In no more than the blink of an eye, a naïve optimism about technology's liberating potential has given way to a dystopian obsession with biased algorithms, surveillance capitalism, and job-displacing robots. Yet too few of us see any alternative to accepting the onward march of technology. We have simply accepted a technological future designed for us by technologists, the venture capitalists who fund them, and the politicians who give them free rein.

About The Authors

MEHRAN SAHAMI was recruited to Google in its start-­up days by Sergey Brin and was one of the inventors of email spam-­filtering technology. With a background in machine learning and artificial intelligence, he returned to Stanford as a computer science professor in 2007 and helped redesign the undergraduate computer science curriculum. He is one of the instructors of Stanford’s massive introductory computer programming course taken by nearly 1,500 students per year. Mehran is also a limited partner in several VC funds and serves as an adviser to high-­tech start-­ups.
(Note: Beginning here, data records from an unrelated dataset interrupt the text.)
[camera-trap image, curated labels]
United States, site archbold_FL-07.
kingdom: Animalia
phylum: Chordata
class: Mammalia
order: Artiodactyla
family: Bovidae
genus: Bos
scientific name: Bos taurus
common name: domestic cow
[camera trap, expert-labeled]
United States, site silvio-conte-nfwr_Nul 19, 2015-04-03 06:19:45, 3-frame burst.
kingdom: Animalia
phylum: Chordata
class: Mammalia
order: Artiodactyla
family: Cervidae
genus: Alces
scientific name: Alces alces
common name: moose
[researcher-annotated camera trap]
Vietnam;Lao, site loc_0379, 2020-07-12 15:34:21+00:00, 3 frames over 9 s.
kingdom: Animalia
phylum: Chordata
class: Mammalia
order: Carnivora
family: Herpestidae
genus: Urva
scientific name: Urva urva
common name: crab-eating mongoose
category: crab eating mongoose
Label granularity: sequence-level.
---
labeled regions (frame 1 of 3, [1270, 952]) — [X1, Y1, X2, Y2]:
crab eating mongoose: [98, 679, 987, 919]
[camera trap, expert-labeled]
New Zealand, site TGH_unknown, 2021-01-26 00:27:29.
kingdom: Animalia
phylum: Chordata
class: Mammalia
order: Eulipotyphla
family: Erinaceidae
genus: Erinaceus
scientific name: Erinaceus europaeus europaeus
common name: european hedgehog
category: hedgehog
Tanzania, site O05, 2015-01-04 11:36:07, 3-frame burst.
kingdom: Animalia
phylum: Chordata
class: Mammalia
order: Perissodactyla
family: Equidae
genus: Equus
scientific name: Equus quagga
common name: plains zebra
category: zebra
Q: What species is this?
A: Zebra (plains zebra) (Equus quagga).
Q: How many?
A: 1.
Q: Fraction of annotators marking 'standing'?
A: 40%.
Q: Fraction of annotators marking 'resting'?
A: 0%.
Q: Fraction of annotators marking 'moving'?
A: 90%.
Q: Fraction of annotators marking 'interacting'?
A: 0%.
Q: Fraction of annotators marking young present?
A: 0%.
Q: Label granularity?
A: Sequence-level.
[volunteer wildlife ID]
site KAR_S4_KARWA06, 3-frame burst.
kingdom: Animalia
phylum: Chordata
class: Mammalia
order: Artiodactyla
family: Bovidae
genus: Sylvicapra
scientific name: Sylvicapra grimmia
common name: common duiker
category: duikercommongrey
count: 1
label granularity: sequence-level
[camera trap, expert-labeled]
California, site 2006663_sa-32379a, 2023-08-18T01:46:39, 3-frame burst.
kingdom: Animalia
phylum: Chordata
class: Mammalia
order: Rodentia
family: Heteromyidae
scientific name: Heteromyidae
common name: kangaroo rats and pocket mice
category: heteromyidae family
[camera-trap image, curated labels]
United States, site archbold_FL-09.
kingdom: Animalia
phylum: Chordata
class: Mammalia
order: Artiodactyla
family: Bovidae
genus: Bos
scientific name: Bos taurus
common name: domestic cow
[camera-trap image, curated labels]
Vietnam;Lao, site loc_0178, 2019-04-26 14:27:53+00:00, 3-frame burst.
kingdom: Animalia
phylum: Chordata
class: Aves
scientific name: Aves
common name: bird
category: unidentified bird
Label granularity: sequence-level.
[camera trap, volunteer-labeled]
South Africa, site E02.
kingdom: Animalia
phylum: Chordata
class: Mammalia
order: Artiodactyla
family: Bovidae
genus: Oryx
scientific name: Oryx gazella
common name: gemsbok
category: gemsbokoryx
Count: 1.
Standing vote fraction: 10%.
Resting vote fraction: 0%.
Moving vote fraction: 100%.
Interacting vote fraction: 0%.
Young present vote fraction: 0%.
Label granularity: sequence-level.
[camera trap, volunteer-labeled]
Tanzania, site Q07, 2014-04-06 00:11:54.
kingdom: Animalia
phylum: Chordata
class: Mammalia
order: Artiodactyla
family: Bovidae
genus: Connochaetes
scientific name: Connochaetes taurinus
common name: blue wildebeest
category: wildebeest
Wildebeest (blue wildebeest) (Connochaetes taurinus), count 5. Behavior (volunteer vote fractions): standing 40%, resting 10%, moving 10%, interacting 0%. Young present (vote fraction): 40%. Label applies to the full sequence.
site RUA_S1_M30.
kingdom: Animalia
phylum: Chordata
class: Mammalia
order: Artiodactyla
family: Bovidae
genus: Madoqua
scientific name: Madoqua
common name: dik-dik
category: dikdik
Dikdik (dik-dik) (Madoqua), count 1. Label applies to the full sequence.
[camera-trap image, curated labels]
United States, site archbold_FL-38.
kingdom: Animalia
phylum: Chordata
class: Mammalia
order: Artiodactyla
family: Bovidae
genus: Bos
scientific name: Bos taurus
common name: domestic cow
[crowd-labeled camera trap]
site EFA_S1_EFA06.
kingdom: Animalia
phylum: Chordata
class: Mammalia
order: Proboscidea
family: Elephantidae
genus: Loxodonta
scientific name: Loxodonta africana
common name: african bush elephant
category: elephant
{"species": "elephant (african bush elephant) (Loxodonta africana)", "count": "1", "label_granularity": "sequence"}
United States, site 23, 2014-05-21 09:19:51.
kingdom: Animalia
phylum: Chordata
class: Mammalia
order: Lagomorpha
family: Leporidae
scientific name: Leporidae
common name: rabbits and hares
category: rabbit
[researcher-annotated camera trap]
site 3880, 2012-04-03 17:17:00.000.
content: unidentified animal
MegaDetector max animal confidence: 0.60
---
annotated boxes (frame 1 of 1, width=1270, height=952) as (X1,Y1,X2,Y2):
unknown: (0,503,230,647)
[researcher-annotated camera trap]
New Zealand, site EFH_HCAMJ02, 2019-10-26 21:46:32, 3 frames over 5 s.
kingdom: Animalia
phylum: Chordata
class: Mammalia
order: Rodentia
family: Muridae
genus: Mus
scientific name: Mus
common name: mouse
JEREMY M. WEINSTEIN went to Washington with President Obama in 2009. A key staffer in the White House, he foresaw how new technologies might remake the relationship between governments and citizens, and launched Obama’s Open Government Partnership. When Samantha Power was appointed US Ambassador to the United Nations, she brought Jeremy to New York, first as her chief of staff and then as her deputy. He returned to Stanford in 2015 as a professor of political science, where he now leads Stanford Impact Labs.